NUEVO LEON- The Mexican Navy is quickly backpedalling from claims that they had the son of fugitive billionaire Sinaloa cartel head Joaquin 'El Chapo' Guzman in custody after arresting 23 year old Felix Beltran Leon in suburban Guadalajara on Thursday.

Guzman, who was paraded before cameras after his arrest, is a used car salesman and his wife, mother and lawyer provided the media voting credentials, a driver's licence and childhood photos of him as proof.

After it was learned Mexican troops had arrested the wrong man, Mexican officials blamed the DEA for providing them with faulty intelligence while the DEA denies the charges. Guzman was also on display before the media in front of a table with bundles of cash worth more than $130,000 and weapons- including grenades- reportedly seized by from his residence.
Ms. Pacheco showed The Associated Press what she said were her husband’s voting credential and driver’s license. The man arrested bears only slight resemblance to a photograph of Mr. Guzman’s son recently issued by the U.S. Treasury Department.

There is total confusion,” said Mr. Beltran Leon’s lawyer Veronica Guerrero,“... which is having a serious effect on their personal and family situation.”

Ms. Pacheco said the couple and their 1-year-old were sleeping in their home in Zapopan, a suburb of the western city of Guadalajara, when marines kicked in the door and arrested her husband and his half-brother, 19-year-old Kevin Daniel Beltran Rios.

Authorities identified Beltran Rios as an alleged member of the Sinaloa Cartel.

The men were found with a grenade launcher and four grenades, two assault rifles, two pistols and $135,000 in cash, the navy said. Pacheco said there were no drugs or guns, but the family did have the cash because of a recent home sale.

Another lawyer, Heriberto Rangel Mendez, said the government planted the weapons.

Ms. Pacheco said her husband works at Autos Pacheco, a used car dealership that gunmen attacked in May, killing one man. The target was a customer looking at cars, not the business, Ms. Pacheco said, though media reports said the dealership owner was killed.

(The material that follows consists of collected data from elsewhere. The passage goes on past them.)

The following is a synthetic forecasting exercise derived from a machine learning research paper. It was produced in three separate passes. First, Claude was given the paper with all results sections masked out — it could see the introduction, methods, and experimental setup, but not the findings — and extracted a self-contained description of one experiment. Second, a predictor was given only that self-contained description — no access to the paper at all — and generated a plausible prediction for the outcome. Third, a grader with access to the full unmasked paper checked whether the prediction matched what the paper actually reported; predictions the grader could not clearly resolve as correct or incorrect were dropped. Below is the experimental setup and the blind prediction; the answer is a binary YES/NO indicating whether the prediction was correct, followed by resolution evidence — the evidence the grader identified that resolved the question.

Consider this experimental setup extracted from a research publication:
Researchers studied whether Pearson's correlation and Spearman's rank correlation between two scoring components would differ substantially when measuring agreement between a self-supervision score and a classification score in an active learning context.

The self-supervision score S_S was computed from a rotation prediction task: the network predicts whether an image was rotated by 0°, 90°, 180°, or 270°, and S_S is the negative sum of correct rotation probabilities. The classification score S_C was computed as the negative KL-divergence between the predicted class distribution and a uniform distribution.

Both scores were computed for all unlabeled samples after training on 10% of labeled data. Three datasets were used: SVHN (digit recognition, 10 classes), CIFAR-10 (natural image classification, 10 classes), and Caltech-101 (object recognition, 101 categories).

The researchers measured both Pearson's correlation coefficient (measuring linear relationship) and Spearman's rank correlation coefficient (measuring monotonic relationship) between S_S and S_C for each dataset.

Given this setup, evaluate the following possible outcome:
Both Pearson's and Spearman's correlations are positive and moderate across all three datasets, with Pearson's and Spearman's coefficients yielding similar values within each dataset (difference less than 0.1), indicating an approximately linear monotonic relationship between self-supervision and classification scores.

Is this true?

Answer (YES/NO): YES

“We’ve never had any links to drug traffickers,” Ms. Pacheco said. “He’s not the person they say he is.”
The blunder could prove costly to Calderon's PAN party in the upcoming Mexican elections. Under Mexico's constitution, the presidency is limited to one 6-year term, so Calderon can't run for re-election. Recent polls show PRI candidate Enrique Pena Nieto extending his lead over PRI candidate Josefina Vazquez Mota and the PRD's Andres Manuel Obrador.